Is it because of this nasty thing we called a hierarchy?
Is that why we hurt each other?
And Tiffany here, the girl who is now smiling with the confidence of a woman, stroking Moose's fur, she was just one of many caught in the crossfire.
Where the arrows, tips lit with the fire of hatred all meet in the middle of people being torn between their duty to themselves and to contribute to the world.
As much as I want to preserve water and help the environment by showering for only five minutes like the news states we should, it's nearly impossible.
My shower water gets warm in five minutes.
And as I hear the shower running, between the closed doors where Tiffany and Moose are enclosed, I'm sure she doesn't shower in only five minutes either.
That's too much water just wasted between the two of us, but after we close the shower head, do we care?
There are no clocks in the bathroom.
Ten minutes could be equal to five minutes, nature has no clockworks.
She comes out wearing my clothes; they fit her quite well, despite some loose ends.
But suit shirts never go wrong on nice figures, she has lost her womanly curves, but if you see past her broken heart, there is beauty there.
And the dog, we don't know his past, we won't understand what he tells us, but maybe we'll learn.

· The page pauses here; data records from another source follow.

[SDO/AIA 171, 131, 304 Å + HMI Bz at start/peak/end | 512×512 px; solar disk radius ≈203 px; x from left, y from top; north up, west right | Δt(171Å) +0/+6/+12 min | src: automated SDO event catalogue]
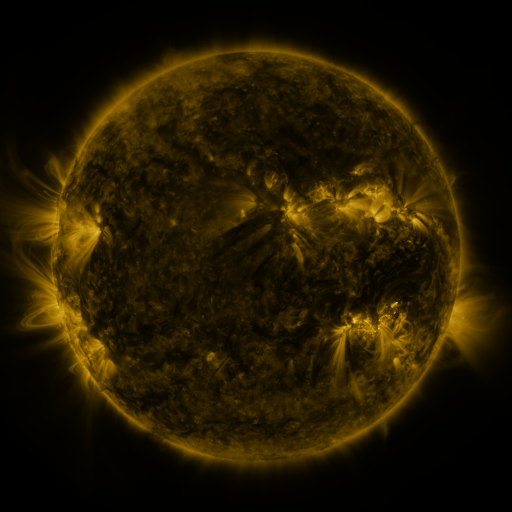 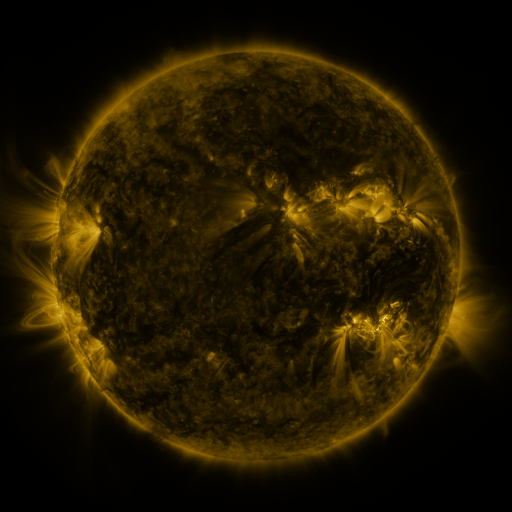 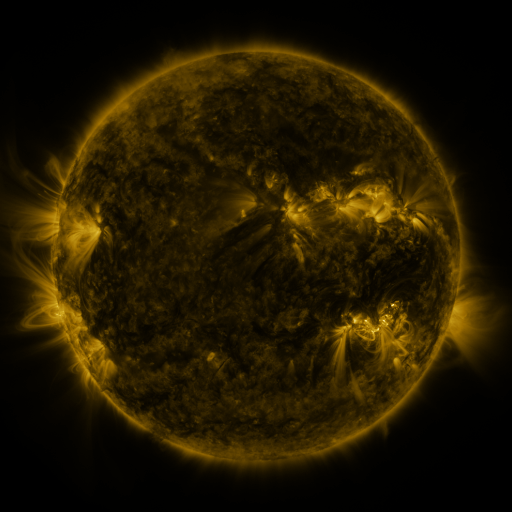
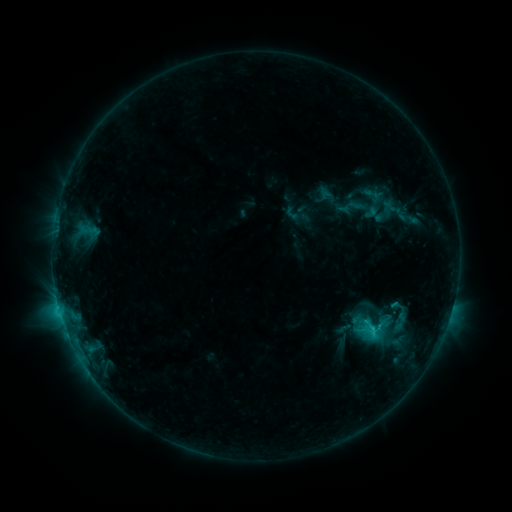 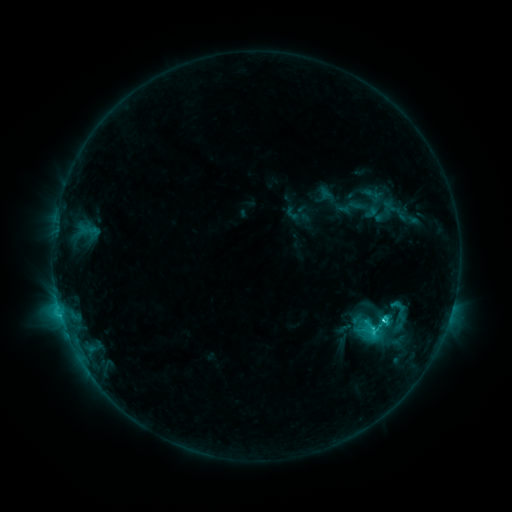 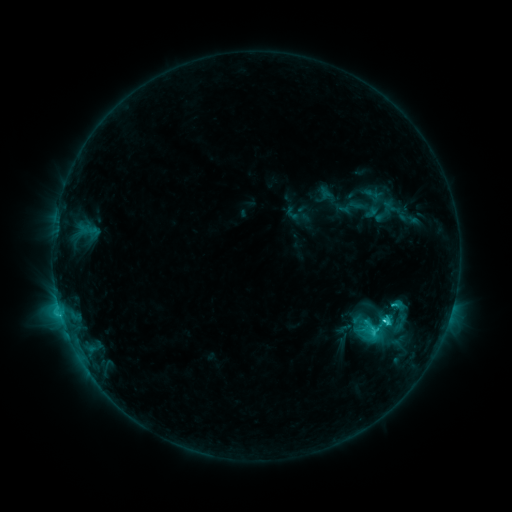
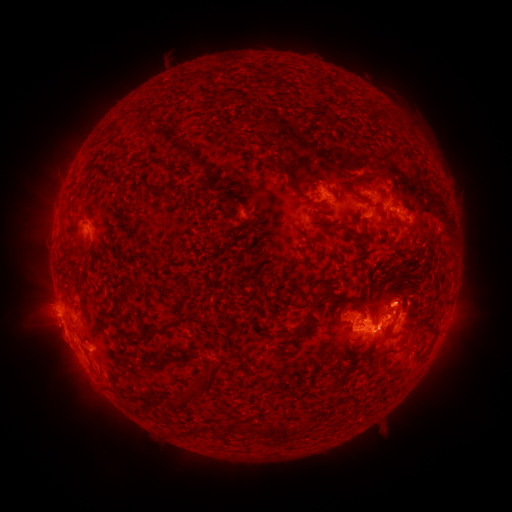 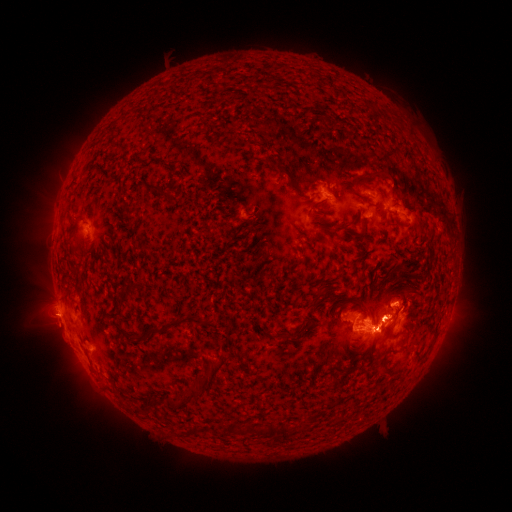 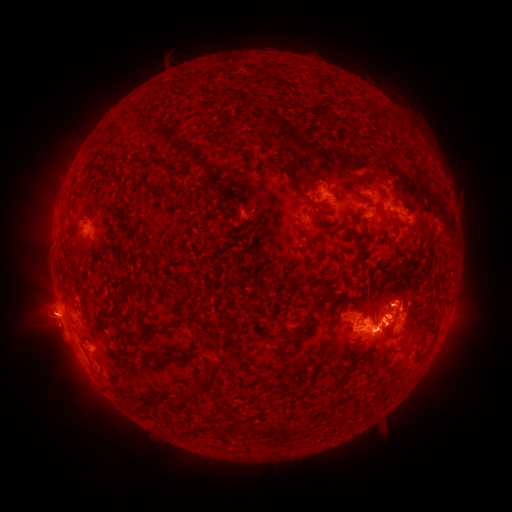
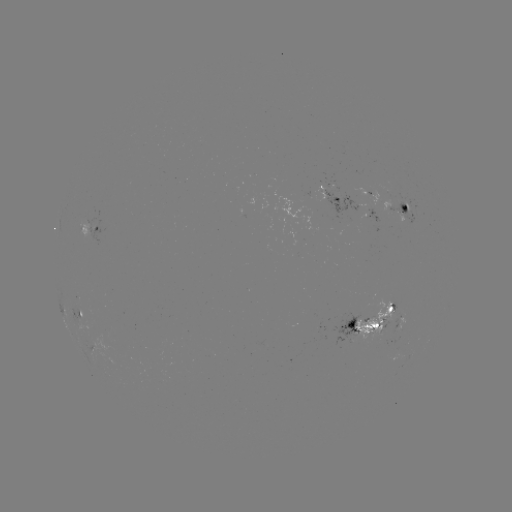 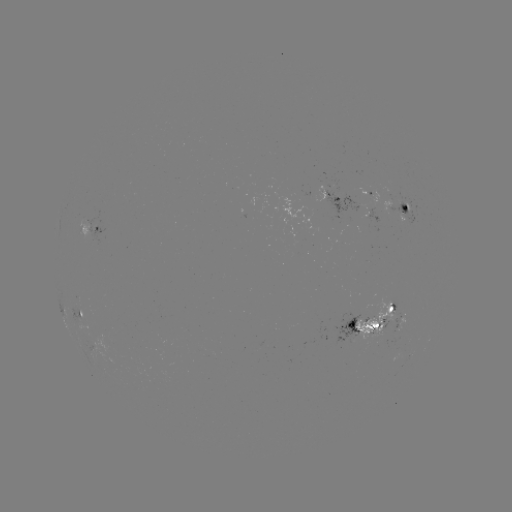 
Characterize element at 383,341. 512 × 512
eruption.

Maybe we'll learn the care-free attitude that he has, not burdened by rent and pay and careers.
Only caring for what time he will eat the new food I bought him from the new dog bowl and the time when he will go out on a leash with Tiffany to say Hello to the world.
And the happiness that he has over every little thing, like the newborn robins born this spring.
Spring, the time of new life, of being born and reborn, or waking up from the nightmares and the winter blues.